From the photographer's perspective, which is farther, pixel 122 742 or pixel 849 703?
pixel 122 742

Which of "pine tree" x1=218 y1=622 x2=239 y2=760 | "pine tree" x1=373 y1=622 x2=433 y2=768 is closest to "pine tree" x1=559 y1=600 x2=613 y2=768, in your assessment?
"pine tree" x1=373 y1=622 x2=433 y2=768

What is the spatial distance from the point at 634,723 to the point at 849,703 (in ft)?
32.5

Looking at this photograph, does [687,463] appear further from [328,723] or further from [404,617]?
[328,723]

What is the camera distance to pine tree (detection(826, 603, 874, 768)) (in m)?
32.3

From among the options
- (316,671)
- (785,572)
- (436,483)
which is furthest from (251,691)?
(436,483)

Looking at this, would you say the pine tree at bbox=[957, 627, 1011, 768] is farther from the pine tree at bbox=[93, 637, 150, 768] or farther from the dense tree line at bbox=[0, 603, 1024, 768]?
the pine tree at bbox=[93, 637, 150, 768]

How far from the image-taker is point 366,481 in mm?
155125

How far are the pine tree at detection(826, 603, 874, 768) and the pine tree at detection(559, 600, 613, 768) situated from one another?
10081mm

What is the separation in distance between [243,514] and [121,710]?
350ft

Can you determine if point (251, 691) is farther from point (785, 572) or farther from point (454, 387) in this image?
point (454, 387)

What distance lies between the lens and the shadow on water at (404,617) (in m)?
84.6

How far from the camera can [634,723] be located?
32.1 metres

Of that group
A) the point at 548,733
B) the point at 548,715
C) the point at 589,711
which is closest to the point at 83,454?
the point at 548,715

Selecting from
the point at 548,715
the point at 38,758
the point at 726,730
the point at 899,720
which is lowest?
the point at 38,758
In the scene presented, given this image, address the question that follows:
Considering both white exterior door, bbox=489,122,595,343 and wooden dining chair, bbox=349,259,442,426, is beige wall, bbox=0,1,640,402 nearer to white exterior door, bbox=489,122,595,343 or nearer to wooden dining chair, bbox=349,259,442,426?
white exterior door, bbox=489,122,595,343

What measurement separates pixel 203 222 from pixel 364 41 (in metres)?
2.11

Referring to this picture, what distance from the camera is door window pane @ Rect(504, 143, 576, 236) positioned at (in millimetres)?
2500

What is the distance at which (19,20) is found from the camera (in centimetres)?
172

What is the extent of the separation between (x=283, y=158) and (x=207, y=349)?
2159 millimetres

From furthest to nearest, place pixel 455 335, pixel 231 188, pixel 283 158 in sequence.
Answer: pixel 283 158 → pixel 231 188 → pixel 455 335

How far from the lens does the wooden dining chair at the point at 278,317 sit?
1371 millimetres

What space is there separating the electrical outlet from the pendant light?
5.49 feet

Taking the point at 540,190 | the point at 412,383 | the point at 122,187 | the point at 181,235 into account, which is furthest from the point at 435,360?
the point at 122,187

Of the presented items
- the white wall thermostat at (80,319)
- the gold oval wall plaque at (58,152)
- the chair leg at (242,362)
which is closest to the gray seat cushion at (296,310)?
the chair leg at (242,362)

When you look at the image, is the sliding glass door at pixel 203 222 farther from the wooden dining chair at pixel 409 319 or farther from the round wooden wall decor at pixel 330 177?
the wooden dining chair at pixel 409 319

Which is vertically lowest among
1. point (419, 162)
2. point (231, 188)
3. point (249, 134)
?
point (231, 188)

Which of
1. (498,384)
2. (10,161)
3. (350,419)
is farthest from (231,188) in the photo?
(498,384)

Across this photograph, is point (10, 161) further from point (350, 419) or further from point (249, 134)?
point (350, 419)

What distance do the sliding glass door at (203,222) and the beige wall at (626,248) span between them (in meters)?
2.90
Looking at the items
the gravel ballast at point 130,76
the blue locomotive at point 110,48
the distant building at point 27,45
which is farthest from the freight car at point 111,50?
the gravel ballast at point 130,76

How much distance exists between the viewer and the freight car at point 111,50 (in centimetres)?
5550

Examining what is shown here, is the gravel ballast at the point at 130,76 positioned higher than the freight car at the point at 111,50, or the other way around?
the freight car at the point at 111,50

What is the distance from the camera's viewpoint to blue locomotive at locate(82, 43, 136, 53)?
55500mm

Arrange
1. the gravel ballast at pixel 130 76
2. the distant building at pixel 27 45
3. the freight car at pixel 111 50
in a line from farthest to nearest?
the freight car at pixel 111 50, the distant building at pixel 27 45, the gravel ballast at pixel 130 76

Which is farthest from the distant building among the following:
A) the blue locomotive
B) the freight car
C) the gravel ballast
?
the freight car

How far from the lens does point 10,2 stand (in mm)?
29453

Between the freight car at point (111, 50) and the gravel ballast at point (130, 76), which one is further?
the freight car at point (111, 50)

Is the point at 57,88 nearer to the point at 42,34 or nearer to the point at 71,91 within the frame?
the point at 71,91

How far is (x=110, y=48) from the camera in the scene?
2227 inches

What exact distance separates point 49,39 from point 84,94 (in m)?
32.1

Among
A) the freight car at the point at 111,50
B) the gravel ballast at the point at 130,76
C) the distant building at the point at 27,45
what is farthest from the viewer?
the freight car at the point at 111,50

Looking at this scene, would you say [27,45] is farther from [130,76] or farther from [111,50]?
▬▬▬▬▬▬▬▬▬▬
§ **INSTRUCTIONS TO FOLLOW**
Please repeat the items word for word, beginning at the line that contains "In the scene presented, given" and stopping after the line that contains "2159 millimetres".

§ **FINAL RESULT**
In the scene presented, given this image, address the question that follows:
Considering both white exterior door, bbox=489,122,595,343 and wooden dining chair, bbox=349,259,442,426, is beige wall, bbox=0,1,640,402 nearer to white exterior door, bbox=489,122,595,343 or nearer to wooden dining chair, bbox=349,259,442,426?
white exterior door, bbox=489,122,595,343

What measurement separates pixel 203 222 from pixel 364 41 (in metres)?
2.11

Referring to this picture, what distance from the camera is door window pane @ Rect(504, 143, 576, 236) positioned at (in millimetres)?
2500

What is the distance at which (19,20) is found from the camera (in centimetres)?
172

What is the extent of the separation between (x=283, y=158) and (x=207, y=349)?
2159 millimetres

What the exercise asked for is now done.